Check every line of the entries that follow, and copy the ones containing "Eudorcas".
=-=-=-=-=
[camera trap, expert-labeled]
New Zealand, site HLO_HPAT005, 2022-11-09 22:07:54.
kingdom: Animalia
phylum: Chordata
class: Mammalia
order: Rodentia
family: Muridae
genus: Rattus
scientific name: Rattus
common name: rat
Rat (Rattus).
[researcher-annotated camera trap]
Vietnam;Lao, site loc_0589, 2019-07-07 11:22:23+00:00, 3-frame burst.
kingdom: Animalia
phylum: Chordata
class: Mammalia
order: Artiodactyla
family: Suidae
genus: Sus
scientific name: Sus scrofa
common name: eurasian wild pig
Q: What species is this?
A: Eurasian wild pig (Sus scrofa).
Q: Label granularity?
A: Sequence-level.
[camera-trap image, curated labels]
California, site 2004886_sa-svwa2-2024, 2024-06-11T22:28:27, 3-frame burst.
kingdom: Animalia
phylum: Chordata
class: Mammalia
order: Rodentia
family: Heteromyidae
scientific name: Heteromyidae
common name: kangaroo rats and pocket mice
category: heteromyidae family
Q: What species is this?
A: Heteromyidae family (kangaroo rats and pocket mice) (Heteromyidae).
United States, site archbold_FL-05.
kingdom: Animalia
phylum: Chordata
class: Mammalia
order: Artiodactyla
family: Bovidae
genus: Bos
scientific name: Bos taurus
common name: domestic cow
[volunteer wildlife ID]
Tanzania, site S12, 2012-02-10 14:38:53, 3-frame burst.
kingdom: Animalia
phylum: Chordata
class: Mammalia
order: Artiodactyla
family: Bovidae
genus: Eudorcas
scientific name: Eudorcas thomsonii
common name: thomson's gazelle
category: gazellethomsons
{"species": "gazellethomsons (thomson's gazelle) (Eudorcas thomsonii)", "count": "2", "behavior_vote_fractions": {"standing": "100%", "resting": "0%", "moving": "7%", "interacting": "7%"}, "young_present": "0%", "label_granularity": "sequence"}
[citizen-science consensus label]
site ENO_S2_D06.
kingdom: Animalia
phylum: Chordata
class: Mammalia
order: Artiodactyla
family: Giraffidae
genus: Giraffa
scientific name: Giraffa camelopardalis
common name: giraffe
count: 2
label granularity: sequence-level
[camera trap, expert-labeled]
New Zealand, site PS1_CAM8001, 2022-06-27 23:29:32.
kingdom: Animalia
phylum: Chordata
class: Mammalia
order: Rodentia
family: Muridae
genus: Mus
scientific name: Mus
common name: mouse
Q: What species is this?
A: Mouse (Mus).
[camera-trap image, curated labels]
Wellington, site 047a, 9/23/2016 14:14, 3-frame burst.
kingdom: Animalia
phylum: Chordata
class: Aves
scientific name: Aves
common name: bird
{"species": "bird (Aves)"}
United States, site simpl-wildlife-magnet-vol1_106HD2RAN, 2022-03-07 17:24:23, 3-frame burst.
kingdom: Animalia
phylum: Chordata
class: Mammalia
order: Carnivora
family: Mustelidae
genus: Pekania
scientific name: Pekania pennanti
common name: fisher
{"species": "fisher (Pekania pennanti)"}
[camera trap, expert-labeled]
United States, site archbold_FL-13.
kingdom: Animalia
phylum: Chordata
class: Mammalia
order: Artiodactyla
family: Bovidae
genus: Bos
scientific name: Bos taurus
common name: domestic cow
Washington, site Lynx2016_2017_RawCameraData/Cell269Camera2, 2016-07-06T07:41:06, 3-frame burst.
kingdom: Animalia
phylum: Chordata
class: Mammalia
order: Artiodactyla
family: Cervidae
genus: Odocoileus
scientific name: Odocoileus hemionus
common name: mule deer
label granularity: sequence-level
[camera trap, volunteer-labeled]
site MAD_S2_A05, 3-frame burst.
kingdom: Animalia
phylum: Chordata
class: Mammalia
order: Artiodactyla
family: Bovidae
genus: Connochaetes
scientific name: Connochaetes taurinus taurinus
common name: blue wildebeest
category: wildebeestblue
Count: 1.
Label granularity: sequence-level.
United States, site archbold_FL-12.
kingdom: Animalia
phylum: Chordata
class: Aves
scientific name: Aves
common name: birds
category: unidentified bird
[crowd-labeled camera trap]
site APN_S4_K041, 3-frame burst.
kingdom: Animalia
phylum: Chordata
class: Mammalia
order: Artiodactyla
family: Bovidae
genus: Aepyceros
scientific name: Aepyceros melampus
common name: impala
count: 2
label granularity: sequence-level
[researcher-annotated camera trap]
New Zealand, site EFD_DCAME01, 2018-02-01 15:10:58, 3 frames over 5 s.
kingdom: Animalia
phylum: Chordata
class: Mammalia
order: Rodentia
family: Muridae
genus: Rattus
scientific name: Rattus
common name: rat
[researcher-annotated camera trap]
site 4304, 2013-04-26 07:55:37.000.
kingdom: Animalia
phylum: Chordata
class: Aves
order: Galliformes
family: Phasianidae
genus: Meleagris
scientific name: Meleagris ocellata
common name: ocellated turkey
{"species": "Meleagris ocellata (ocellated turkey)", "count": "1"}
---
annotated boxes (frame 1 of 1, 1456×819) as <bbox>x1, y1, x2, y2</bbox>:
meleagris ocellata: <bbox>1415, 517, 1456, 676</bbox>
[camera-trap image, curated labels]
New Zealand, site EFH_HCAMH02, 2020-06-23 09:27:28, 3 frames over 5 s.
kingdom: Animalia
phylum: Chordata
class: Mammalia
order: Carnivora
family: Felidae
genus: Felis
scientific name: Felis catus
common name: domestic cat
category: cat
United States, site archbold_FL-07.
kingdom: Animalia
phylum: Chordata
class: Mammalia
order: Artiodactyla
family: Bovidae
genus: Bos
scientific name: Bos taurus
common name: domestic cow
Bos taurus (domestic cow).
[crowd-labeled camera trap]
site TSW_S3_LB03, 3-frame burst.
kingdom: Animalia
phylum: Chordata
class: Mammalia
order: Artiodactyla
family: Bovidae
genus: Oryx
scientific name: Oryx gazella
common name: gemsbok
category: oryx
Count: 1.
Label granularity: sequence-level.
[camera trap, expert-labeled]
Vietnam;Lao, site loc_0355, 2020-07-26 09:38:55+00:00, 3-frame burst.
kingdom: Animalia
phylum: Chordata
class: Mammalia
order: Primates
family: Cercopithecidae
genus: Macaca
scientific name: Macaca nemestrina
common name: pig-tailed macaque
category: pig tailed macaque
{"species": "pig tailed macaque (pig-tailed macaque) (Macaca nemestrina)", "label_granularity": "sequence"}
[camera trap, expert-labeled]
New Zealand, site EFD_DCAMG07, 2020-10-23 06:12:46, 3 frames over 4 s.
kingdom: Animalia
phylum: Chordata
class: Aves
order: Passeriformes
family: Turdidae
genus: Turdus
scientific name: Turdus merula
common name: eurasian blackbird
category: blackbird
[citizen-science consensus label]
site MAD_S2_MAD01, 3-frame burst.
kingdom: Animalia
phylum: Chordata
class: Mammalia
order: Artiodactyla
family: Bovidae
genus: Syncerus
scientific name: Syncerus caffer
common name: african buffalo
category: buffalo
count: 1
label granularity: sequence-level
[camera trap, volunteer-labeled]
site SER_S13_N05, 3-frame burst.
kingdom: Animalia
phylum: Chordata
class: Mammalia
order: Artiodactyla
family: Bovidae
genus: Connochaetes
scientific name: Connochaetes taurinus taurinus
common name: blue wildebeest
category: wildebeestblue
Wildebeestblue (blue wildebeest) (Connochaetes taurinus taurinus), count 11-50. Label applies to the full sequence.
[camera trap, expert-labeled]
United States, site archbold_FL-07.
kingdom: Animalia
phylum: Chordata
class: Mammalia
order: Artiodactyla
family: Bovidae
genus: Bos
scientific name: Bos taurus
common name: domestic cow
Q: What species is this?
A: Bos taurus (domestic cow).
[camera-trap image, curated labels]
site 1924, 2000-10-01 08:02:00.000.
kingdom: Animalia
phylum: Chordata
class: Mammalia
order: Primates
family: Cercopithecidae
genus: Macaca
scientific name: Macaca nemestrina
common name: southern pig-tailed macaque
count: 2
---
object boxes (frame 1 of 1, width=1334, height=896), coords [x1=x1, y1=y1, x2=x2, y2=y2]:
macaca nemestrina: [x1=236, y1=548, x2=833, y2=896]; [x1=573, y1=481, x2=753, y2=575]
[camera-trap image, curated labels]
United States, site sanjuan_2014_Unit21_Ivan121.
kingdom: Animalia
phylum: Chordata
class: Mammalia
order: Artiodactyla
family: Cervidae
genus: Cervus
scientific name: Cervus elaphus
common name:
=-=-=-=-=
Solution to this task:
genus: Eudorcas
scientific name: Eudorcas thomsonii
{"species": "gazellethomsons (thomson's gazelle) (Eudorcas thomsonii)", "count": "2", "behavior_vote_fractions": {"standing": "100%", "resting": "0%", "moving": "7%", "interacting": "7%"}, "young_present": "0%", "label_granularity": "sequence"}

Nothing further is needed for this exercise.